Copy each of the items below word for word.

** start Information supplied **

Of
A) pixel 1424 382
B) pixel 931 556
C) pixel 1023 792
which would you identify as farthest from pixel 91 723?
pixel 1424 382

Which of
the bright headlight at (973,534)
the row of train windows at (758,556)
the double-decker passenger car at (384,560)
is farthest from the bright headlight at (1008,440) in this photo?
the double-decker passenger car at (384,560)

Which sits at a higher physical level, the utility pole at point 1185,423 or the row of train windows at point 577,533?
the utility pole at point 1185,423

** end Information supplied **

#### Written response:
Of
A) pixel 1424 382
B) pixel 931 556
C) pixel 1023 792
which would you identify as farthest from pixel 91 723?
pixel 1424 382

Which of
the bright headlight at (973,534)
the row of train windows at (758,556)
the double-decker passenger car at (384,560)
is farthest from the bright headlight at (1008,440) in this photo?
the double-decker passenger car at (384,560)

Which sits at a higher physical level, the utility pole at point 1185,423 or the row of train windows at point 577,533?
the utility pole at point 1185,423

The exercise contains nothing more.